• Exercise directions:
Leave out the pictures and retype exactly the lines from the one with "located (in m)?" through the end of the records.

• Input rows:
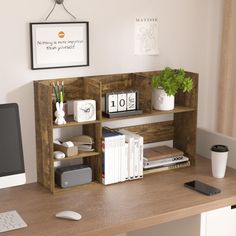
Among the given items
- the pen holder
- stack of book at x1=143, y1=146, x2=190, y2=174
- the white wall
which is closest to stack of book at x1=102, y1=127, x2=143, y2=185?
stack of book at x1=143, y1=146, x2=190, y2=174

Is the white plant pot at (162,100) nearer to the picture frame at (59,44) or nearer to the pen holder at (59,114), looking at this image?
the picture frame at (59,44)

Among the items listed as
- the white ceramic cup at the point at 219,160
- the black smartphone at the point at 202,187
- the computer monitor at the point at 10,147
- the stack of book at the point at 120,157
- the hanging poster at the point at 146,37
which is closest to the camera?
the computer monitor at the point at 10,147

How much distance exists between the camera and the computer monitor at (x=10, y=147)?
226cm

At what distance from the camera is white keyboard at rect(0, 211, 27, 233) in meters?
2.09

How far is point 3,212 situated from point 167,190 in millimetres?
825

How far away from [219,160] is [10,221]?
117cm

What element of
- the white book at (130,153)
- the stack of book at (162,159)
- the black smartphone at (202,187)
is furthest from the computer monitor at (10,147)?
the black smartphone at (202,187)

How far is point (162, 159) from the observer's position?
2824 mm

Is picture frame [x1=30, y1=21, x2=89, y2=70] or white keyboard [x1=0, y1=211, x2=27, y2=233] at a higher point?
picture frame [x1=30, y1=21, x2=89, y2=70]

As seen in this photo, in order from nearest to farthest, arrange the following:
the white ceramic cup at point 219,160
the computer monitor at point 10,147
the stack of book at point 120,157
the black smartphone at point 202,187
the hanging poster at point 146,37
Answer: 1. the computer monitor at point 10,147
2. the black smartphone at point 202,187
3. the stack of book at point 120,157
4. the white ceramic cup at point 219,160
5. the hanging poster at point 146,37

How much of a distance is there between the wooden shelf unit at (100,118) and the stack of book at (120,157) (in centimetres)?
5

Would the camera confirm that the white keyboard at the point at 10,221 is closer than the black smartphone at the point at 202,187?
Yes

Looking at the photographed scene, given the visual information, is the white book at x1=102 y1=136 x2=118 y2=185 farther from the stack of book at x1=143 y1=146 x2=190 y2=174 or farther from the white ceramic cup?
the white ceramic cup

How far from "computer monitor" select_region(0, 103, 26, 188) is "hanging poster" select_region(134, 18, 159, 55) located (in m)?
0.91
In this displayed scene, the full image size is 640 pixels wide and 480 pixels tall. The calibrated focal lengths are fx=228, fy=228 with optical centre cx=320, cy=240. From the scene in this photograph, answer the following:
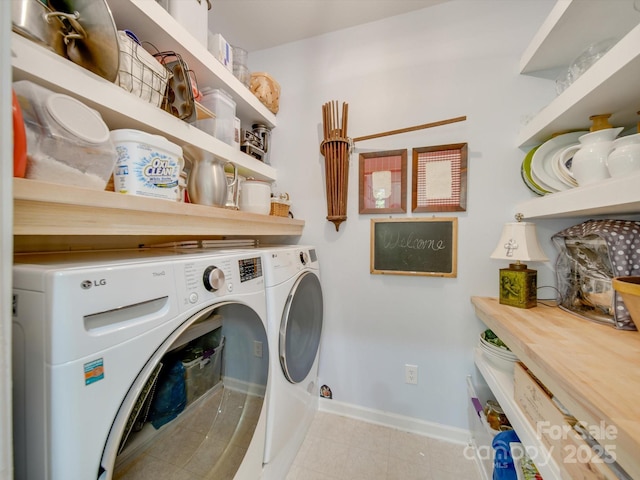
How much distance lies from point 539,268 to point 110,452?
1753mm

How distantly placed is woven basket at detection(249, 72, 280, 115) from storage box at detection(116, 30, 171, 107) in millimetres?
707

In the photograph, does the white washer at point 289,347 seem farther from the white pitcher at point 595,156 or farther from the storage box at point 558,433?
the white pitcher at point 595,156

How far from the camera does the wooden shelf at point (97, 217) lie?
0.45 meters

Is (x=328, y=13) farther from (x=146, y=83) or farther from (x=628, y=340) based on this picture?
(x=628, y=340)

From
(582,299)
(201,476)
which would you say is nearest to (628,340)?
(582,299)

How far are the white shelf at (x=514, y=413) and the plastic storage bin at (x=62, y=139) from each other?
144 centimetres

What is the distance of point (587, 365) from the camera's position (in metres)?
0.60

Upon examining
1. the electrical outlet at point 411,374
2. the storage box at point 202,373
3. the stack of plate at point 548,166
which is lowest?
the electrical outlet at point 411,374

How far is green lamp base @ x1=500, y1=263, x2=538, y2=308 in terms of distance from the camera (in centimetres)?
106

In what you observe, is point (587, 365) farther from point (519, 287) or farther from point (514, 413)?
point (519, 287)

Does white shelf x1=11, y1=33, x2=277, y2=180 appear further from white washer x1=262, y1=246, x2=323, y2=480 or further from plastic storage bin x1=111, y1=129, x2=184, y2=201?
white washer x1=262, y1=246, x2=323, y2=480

• Written answer:
How far from "computer monitor" select_region(0, 103, 26, 188) is "hanging poster" select_region(134, 18, 159, 55) located (in m)?
0.91
In this displayed scene, the full image size is 640 pixels wide and 480 pixels tall. The calibrated focal lengths are fx=228, fy=228 with optical centre cx=320, cy=240. From the scene in this photograph, answer the following:
How much distance lies from point 539,268 to point 110,452?
1753mm

How distantly placed is woven basket at detection(249, 72, 280, 115) from storage box at detection(116, 30, 171, 107) in millimetres?
707

In the photograph, does the white washer at point 289,347 seem farther from the white pitcher at point 595,156 or farther from the storage box at point 558,433?
the white pitcher at point 595,156

How far from the camera does the wooden shelf at point (97, 217) lie?
0.45 meters

Is (x=328, y=13) farther from (x=146, y=83) or farther from (x=628, y=340) based on this picture?
(x=628, y=340)

From
(582,299)
(201,476)
which would you say is nearest to (628,340)?
(582,299)

How far are the white shelf at (x=514, y=413) and the plastic storage bin at (x=62, y=139) from each other?
144 centimetres

What is the distance of point (587, 365) from the camera's position (in metres)?
0.60

Upon examining
1. the electrical outlet at point 411,374
2. the storage box at point 202,373
3. the stack of plate at point 548,166
which is lowest?
the electrical outlet at point 411,374

How far is green lamp base @ x1=500, y1=263, x2=538, y2=308 in terms of distance from the camera (in centimetres)?
106

In what you observe, is point (587, 365) farther from point (519, 287) or farther from point (514, 413)?
point (519, 287)

Does white shelf x1=11, y1=33, x2=277, y2=180 appear further from white washer x1=262, y1=246, x2=323, y2=480 or further from plastic storage bin x1=111, y1=129, x2=184, y2=201?
white washer x1=262, y1=246, x2=323, y2=480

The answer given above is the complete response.